Molecular cloning and structure of the gene for 7 beta-(4-carboxybutanamido)cephalosporanic acid acylase from a Pseudomonas strain.

A Pseudomonas strain produced an enzyme capable of deacylating 7 beta-(4-carboxybutanamido)cephalosporanic acid to 7-aminocephalosporanic acid in response to glutaric acid. The gene for the enzyme was cloned within the PstI site of pBR325 as a 7.35-kilobase-pair DNA segment from a mutant of this strain whose enzyme is produced constitutively. The gene expression in the primary clone appeared to be low in Escherichia coli but was significantly enhanced by reducing the size of the initial segment coupled with E. coli promoters.
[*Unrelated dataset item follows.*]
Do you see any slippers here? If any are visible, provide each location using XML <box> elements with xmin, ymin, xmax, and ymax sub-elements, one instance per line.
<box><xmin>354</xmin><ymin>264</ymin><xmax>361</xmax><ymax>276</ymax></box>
Subsequent subcloning resulted in localization of the gene to a 2.45-kilobase-pair fragment. Three clone-specific polypeptides with molecular weights of ca. 16,000, 54,000, and 70,000 were shown by maxicell analysis. The former two corresponded to the small and large subunits of the purified enzyme from the Pseudomonas strain, and the third polypeptide was suggested to be their precursor. This was supported by DNA sequence study together with amino acid sequencing of the amino terminus of both subunits: the sequences for the small and large subunits were localized contiguously in this order on the structural gene without termination codons between them. The nucleotide sequence also disclosed the presence of a signallike sequence preceding that for the small subunit, consistent with the previous observation that the enzyme might be periplasmic in the Pseudomonas strain. Those results suggest a process for the formation of an active enzyme complex from a precursor through two steps of processing.